Our second Tuesday of wine tasting took us to Piedmont in northern Italy and the wines of G.D. Vajra.
G.D. Vajra wine estate was founded in 1972 on family property located in the village of Vergne in Barolo. The vineyards, at about 400 meters elevation, have a variety of soil types and sun exposures. They are farmed organically, sustainably and without irrigation.
2011 G.D. Vajra Barbera d’Alba — inky dark ruby-violet color in the glass. Generous dark, ripe fruit aromas combine with similar dark fruit flavors, leather and earth. This medium-bodied wine has ample tannins and is lushly ripe but maintains great acidity. ABV 14.5%
This 100% Barbera is all about the flavor of the fruit. It is produced from six distinct vineyard terrors within Barolo, Novello and Sinio communes. Aging is in a combination of stainless steel and oak, but with little new oak. It would pair nicely with grilled steak.

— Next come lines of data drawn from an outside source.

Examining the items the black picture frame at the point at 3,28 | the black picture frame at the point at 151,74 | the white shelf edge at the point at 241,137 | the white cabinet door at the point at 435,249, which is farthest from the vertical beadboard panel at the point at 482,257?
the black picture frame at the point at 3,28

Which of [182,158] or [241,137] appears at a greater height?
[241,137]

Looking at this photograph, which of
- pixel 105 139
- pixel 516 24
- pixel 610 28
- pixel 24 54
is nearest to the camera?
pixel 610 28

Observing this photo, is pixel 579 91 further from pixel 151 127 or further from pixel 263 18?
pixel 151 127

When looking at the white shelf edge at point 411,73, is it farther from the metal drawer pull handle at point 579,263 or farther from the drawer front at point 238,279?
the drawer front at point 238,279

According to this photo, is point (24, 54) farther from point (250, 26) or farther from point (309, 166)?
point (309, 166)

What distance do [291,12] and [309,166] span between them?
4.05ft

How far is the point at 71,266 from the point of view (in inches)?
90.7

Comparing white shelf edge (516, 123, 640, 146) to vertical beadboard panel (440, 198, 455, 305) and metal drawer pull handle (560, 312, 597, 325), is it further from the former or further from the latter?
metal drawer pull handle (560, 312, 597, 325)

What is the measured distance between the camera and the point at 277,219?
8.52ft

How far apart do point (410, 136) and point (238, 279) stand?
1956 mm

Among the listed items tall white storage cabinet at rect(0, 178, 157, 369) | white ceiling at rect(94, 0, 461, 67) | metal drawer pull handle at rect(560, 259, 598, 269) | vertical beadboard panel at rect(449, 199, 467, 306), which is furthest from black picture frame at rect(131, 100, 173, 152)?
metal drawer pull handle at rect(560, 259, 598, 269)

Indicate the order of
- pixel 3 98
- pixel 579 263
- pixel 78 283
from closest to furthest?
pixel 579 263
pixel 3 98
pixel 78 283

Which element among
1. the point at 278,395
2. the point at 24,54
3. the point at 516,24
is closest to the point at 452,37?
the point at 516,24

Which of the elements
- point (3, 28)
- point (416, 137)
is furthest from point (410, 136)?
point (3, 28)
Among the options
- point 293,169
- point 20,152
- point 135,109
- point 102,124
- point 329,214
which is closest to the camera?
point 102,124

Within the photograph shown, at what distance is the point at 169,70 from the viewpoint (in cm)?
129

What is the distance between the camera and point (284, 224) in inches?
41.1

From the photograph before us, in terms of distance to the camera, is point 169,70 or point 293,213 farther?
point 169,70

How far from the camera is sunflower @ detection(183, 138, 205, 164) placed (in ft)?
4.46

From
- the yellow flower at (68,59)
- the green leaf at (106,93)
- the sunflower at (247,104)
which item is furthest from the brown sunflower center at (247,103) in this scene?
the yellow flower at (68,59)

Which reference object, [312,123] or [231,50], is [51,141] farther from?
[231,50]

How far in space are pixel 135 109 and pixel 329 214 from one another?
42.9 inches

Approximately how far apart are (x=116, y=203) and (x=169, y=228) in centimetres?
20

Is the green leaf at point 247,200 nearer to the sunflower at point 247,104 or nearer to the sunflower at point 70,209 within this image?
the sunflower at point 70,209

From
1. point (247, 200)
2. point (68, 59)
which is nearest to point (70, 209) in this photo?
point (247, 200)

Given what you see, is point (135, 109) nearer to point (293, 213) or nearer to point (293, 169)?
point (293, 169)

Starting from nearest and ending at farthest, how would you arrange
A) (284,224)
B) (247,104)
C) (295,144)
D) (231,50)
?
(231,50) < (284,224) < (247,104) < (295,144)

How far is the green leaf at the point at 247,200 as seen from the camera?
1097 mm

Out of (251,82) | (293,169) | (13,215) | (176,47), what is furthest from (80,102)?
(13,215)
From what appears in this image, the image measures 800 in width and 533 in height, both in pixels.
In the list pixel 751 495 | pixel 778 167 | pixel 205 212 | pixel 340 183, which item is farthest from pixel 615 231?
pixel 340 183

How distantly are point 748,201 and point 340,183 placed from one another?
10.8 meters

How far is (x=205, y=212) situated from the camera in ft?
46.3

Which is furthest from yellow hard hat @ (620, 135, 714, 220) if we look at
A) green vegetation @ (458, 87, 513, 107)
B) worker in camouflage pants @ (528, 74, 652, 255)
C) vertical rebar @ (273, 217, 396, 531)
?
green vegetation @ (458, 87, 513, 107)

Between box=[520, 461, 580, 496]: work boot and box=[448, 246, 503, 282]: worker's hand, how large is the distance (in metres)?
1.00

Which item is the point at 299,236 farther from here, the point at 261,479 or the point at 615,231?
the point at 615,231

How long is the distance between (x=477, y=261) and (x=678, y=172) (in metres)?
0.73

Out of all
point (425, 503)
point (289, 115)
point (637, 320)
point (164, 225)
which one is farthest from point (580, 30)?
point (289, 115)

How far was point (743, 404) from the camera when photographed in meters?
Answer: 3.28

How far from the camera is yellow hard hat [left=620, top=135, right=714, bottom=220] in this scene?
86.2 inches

2009 G.D. Vajra Barolo Albe — translucent garnet-tinged ruby color in the glass with aromas of celery and dark fruit. Dark fruit flavors, spicy cedar and tobacco blend with significant, drying tannins for a mouthful of flavor. Love the lighter body and great acidity of this wine. ABV 14.5%
The translucent color of this wine belies the abundance of flavor and tannins it delivers, but hints at its lighter body. I love a lighter hued wine that packs a powerful punch of flavor and tannins. That is just what this wine delivers. Delicious.
Nebbiolo for this wine is grown in three vineyards in Barolo with distinct soil types located at altitudes between 400 and 440 meters. The wine is aged in used Slavonian oak barrels for 36 months.
When G.D. Vajra was established in the 1970s by Aldo Vaira, a professor turned winemaker, it was named for his father Giuseppe Domenico, who owned the vineyards. At that time they took back the traditional spelling of their family name for the wine estate. The family name had been changed to Vaira in the 1930s, upon order of Benito Mussolini according to Justin, which is how you will see the surnames of the family spelled. There is always a connection to the people behind the wine for Justin.
Next time you purchase a bottle of Italian wine be sure to look at the back of the bottle for an import label. Maybe you will find the beautiful Rinascimento Wine Company label and you will know it is a bottle carefully chosen by Justin.
Hats off to Protocol Wine Studio for another great #WineStudio event. Thanks to Justin Gallen for sharing not only your passion for Italian wine, but your delicious wine with us. It was an enjoyable and illuminating experience.
*Wine is most often the topic of conversation on #WineStudio, but during October it will be all about Virginia hard cider.